(Scene question records)
☆ ☆ ☆ ☆ ☆

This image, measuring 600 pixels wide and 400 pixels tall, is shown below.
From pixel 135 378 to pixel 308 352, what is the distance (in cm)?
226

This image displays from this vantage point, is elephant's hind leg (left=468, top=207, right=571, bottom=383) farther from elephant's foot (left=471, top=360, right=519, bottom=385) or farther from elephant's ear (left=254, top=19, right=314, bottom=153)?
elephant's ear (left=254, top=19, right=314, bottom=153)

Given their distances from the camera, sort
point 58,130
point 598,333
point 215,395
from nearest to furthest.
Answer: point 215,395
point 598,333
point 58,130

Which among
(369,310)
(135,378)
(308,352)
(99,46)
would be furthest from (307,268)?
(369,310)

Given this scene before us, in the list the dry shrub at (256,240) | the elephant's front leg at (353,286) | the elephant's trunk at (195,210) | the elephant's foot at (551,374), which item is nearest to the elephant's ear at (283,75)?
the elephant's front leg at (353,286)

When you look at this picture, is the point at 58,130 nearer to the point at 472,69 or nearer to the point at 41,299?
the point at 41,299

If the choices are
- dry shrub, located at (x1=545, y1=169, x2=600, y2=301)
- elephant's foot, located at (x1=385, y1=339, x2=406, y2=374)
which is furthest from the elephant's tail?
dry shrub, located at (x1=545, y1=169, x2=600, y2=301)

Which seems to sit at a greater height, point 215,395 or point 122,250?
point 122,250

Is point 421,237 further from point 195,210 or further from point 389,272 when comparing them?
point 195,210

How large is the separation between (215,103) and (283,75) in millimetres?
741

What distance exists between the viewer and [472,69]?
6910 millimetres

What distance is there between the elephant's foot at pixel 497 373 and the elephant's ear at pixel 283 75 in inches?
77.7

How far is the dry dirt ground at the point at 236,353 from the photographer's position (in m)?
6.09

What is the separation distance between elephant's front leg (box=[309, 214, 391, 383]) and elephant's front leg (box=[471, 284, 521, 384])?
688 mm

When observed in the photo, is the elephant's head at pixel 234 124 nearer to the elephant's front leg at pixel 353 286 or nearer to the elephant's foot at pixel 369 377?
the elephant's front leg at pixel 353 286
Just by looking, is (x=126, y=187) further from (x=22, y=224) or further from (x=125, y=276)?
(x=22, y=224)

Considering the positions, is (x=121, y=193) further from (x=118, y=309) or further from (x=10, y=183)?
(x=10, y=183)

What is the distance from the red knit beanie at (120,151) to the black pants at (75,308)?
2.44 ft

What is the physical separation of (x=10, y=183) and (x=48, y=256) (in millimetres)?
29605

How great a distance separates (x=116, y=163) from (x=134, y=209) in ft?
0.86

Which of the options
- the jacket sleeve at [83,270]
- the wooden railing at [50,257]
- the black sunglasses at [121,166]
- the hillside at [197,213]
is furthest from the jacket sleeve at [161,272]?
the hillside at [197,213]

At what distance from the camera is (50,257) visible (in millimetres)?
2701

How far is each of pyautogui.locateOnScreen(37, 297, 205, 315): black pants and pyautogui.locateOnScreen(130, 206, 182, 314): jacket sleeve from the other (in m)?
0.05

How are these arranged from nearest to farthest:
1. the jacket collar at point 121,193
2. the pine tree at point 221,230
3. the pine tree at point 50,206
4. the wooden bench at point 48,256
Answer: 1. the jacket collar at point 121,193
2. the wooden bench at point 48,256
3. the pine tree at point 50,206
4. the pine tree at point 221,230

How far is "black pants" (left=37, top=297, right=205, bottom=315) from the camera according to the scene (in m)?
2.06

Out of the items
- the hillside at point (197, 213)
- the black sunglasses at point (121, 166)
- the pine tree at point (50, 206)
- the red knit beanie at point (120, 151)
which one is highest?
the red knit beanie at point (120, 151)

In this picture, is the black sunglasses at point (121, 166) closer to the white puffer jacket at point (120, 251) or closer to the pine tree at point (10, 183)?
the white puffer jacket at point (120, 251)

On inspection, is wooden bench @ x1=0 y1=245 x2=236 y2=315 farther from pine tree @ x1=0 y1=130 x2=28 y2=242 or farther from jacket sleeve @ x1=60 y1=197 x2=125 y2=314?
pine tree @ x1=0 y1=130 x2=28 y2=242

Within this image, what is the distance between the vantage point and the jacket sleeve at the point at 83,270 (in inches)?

☆ ☆ ☆ ☆ ☆

◆ STATED PROBLEM: Repeat all of the material above line for line, with no changes.

◆ FULL ANSWER:
This image, measuring 600 pixels wide and 400 pixels tall, is shown below.
From pixel 135 378 to pixel 308 352, what is the distance (in cm)?
226

This image displays from this vantage point, is elephant's hind leg (left=468, top=207, right=571, bottom=383) farther from elephant's foot (left=471, top=360, right=519, bottom=385) or farther from elephant's ear (left=254, top=19, right=314, bottom=153)?
elephant's ear (left=254, top=19, right=314, bottom=153)

Given their distances from the camera, sort
point 58,130
point 598,333
point 215,395
from nearest to furthest.
Answer: point 215,395
point 598,333
point 58,130

Which among
(369,310)
(135,378)
(308,352)
(99,46)
would be furthest from (307,268)?
(369,310)

Given this scene before us, in the list the dry shrub at (256,240) | the elephant's front leg at (353,286) | the elephant's trunk at (195,210) | the elephant's foot at (551,374), which item is nearest to the elephant's ear at (283,75)?
the elephant's front leg at (353,286)

When you look at this picture, is the point at 58,130 nearer to the point at 472,69 or nearer to the point at 41,299?
the point at 41,299

If the choices are
- dry shrub, located at (x1=545, y1=169, x2=600, y2=301)
- elephant's foot, located at (x1=385, y1=339, x2=406, y2=374)
which is furthest from the elephant's tail?
dry shrub, located at (x1=545, y1=169, x2=600, y2=301)

Which seems to sit at a greater height, point 215,395 or point 122,250?
point 122,250

Is point 421,237 further from point 195,210 or further from point 389,272 when comparing them?
point 195,210

How large is the separation between (215,103) and (283,75) in millimetres?
741

What distance exists between the viewer and [472,69]?
6910 millimetres

What distance is there between the elephant's foot at pixel 497 373 and the elephant's ear at pixel 283 75 in inches?
77.7

How far is the dry dirt ground at the point at 236,353 from the photographer's position (in m)?
6.09

What is the separation distance between elephant's front leg (box=[309, 214, 391, 383]) and elephant's front leg (box=[471, 284, 521, 384])?
688 mm

When observed in the photo, is the elephant's head at pixel 234 124 nearer to the elephant's front leg at pixel 353 286 or nearer to the elephant's foot at pixel 369 377?
the elephant's front leg at pixel 353 286
Just by looking, is (x=126, y=187) further from (x=22, y=224) or further from (x=125, y=276)?
(x=22, y=224)

Considering the positions, is (x=121, y=193) further from (x=118, y=309) or further from (x=10, y=183)?
(x=10, y=183)

What is the distance from the red knit beanie at (120,151) to the black pants at (75,308)?
2.44 ft

What is the physical separation of (x=10, y=183) and (x=48, y=256) (in millimetres)?
29605

How great a distance separates (x=116, y=163) from (x=134, y=209) in ft?
0.86

Which of the options
- the jacket sleeve at [83,270]
- the wooden railing at [50,257]
- the black sunglasses at [121,166]
- the hillside at [197,213]
is furthest from the jacket sleeve at [161,272]?
the hillside at [197,213]

At what distance from the camera is (50,257) visible (in millimetres)?
2701

How far is each of pyautogui.locateOnScreen(37, 297, 205, 315): black pants and pyautogui.locateOnScreen(130, 206, 182, 314): jacket sleeve from the other (in m)?
0.05

How are these arranged from nearest to farthest:
1. the jacket collar at point 121,193
2. the pine tree at point 221,230
3. the pine tree at point 50,206
4. the wooden bench at point 48,256
Answer: 1. the jacket collar at point 121,193
2. the wooden bench at point 48,256
3. the pine tree at point 50,206
4. the pine tree at point 221,230

How far is "black pants" (left=37, top=297, right=205, bottom=315) from the camera according to the scene (in m)?
2.06

Out of the items
- the hillside at point (197, 213)
- the black sunglasses at point (121, 166)
- the pine tree at point (50, 206)
- the red knit beanie at point (120, 151)
which one is highest?
the red knit beanie at point (120, 151)

In this picture, is the black sunglasses at point (121, 166) closer to the white puffer jacket at point (120, 251) or closer to the pine tree at point (10, 183)?
the white puffer jacket at point (120, 251)

On inspection, is wooden bench @ x1=0 y1=245 x2=236 y2=315 farther from pine tree @ x1=0 y1=130 x2=28 y2=242 or farther from jacket sleeve @ x1=60 y1=197 x2=125 y2=314?
pine tree @ x1=0 y1=130 x2=28 y2=242

Within this image, what is the distance between the vantage point and the jacket sleeve at the point at 83,270 (in inches)?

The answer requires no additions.